Source data
= = = = = = =
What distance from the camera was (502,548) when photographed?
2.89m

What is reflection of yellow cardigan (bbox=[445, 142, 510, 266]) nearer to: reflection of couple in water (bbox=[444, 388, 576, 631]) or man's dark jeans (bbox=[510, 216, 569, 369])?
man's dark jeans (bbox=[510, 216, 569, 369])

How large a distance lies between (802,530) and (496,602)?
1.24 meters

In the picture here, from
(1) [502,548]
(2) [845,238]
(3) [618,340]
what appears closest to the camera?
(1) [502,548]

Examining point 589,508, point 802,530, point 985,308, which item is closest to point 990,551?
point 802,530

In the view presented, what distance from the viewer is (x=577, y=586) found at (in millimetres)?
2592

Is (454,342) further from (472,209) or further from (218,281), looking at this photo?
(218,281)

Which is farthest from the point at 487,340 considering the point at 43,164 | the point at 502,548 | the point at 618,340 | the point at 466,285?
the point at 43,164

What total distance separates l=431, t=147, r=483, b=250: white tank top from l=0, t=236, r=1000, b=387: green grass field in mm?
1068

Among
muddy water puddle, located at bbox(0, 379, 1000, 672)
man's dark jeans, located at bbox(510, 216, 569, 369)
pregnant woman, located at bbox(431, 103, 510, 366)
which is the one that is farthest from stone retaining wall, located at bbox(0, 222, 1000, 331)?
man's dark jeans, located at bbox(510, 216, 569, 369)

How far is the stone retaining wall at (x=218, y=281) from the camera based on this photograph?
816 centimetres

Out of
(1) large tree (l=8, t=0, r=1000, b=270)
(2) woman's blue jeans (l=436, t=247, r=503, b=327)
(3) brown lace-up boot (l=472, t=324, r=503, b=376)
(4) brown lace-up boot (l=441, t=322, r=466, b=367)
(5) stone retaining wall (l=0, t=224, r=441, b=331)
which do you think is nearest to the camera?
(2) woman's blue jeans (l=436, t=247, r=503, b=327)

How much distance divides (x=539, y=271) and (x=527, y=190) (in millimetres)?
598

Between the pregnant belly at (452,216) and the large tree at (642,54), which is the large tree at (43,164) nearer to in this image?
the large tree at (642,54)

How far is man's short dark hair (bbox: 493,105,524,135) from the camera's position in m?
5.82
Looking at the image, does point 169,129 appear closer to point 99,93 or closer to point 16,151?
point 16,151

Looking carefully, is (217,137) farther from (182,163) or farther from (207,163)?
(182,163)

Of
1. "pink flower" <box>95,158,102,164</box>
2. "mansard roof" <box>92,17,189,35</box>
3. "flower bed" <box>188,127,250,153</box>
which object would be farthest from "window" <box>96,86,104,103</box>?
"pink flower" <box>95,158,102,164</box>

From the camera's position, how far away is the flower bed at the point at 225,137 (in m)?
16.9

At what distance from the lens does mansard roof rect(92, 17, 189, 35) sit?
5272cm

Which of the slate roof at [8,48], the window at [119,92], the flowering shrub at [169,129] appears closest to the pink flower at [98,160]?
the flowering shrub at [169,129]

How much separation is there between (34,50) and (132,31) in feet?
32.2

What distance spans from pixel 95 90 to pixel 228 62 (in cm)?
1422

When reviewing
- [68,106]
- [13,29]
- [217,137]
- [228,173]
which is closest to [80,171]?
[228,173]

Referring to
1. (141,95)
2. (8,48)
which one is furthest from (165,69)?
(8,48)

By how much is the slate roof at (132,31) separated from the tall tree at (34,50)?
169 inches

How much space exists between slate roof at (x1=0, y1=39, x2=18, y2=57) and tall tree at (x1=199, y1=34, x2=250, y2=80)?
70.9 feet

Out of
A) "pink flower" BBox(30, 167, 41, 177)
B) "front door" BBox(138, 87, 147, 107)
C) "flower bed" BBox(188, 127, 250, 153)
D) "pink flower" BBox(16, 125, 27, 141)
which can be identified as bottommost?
= = = = = = =
Problem to work on: Copy out, word for word, the lines of the items from the line containing "When reviewing" through the end of the items, including both.

Solution for this problem:
When reviewing
- [68,106]
- [13,29]
- [217,137]
- [228,173]
which is closest to [80,171]?
[228,173]

Referring to
1. (141,95)
2. (8,48)
which one is furthest from (165,69)?
(8,48)

By how much is the slate roof at (132,31) separated from the tall tree at (34,50)?
169 inches

How much space exists between slate roof at (x1=0, y1=39, x2=18, y2=57) and tall tree at (x1=199, y1=34, x2=250, y2=80)?
70.9 feet

Out of
A) "pink flower" BBox(30, 167, 41, 177)
B) "front door" BBox(138, 87, 147, 107)
C) "flower bed" BBox(188, 127, 250, 153)
D) "pink flower" BBox(16, 125, 27, 141)
which can be identified as bottommost?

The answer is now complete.